Letter from the Executive Director

The St. Vincent de Paul Society in Dayton is a community of stories, built on individual accompaniment and focused on affirming everyone’s humanity with the greatest material needs: clothing, food, and shelter.

Our annual report this year focuses on several stories of accompaniment, service, and hope, all made possible through community and individual support from donors like you!

For nearly 100 years the Society of St. Vincent de Paul has quietly ministered in the Miami Valley, and today we continue building community as we always have – one person at a time, with authentic relationships in mutual respect and engagement with one another.

Thank you for your interest and support of our work, as we witness a servant’s love for one another.

Sincerely yours in Christ,

Michael Vanderburgh

Executive Director

"Let us do our duty well; let us go straight to God; let us work to become very humble, very patient, very mortified, and very charitable."

–St. Vincent de Paul

Tough Times Never Last, but Tough People Do.

Meet Randall, a Vietnam Veteran and “God’s #1 Funny Man.”

“I’m a naturally funny person,” Randall explains after greeting us with his Donald Duck impression. “I use humor to diffuse instead of becoming bitter and angry.
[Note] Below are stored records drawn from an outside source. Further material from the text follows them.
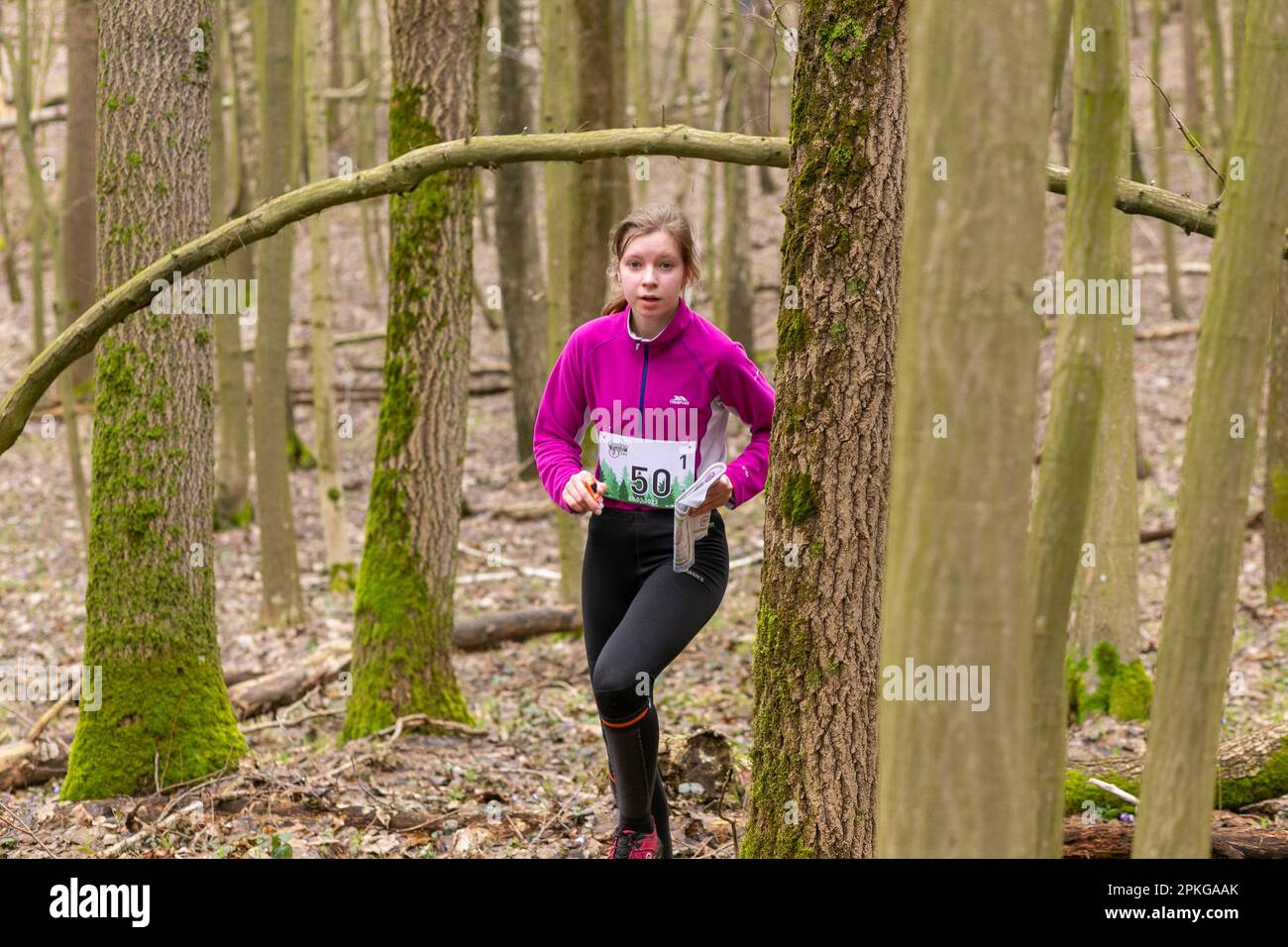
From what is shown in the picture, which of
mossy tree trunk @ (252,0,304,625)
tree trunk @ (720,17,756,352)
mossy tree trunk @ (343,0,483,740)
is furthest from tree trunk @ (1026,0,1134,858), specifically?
tree trunk @ (720,17,756,352)

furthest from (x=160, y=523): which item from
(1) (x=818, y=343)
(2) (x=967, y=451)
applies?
(2) (x=967, y=451)

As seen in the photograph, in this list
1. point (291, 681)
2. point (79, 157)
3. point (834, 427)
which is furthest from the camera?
point (79, 157)

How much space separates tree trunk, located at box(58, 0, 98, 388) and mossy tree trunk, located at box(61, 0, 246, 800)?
8.33 meters

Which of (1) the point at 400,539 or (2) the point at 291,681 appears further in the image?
(2) the point at 291,681

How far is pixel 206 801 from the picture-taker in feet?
16.7

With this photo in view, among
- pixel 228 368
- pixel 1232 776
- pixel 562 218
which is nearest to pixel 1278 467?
pixel 1232 776

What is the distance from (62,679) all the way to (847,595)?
6976 mm

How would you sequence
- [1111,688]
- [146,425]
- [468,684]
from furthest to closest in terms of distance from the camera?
[468,684] → [1111,688] → [146,425]

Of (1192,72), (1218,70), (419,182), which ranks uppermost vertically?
(1192,72)

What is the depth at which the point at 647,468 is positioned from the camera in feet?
12.3

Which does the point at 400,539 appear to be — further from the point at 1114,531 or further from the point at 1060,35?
the point at 1060,35

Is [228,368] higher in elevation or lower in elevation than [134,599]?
higher

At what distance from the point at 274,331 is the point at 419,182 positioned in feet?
20.3

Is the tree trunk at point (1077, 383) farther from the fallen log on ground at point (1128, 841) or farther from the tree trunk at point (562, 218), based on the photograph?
the tree trunk at point (562, 218)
There is so much hate and anger in the world, why add more? If you say something funny, you get a laugh and a nice smile.”

Randall’s humor helped him through his service in the Army during the Vietnam War and beyond, as did his sergeant’s advice: “Adapt and improvise.”

Humor and adaptability were essential when his life drastically changed in 2010. After more than 30 years working successfully as a plumber and electrician, Randall suffered a stroke that left him with severely limited mobility. He had been expecting a job promotion but instead faced an uncertain future and a long, painful road to recovery in a nursing home.

He says, “I made a deal with God, that if I got out of that nursing home, I would be his number one funny man. I would make at least one person laugh every day.”

With grit and determination, he adapted, improvised, and joked his way through rehab. “I worked my tail off to get out of there,” he continues. “I bet I set the record for the guy who had the most falls trying to get to the restroom. They put an alarm system on me so I wouldn’t get up out of bed. However, as a licensed electrician, I took the thing apart when they weren’t looking and disabled the alarm sound. That way when I stood up, it wouldn’t go off!”

His hard work paid off. He finally regained much of his mobility and completed rehab. He moved back home to live with his mother until she passed away in 2021. Her home was not accessible enough for him to stay there independently. His niece agreed to take him in, but the landlord would not allow him to stay.

With nowhere else to go, he came to St. Vincent’s shelter. His case manager, Chris, connected him with Katie, the program manager at St. Vincent’s Supportive Services for Veteran Families (SSVF). “Katie has been a huge help,” Randall says. “She told me, ‘Now Randy, don’t you worry about anything. We’ll take care of everything.’ And they have.”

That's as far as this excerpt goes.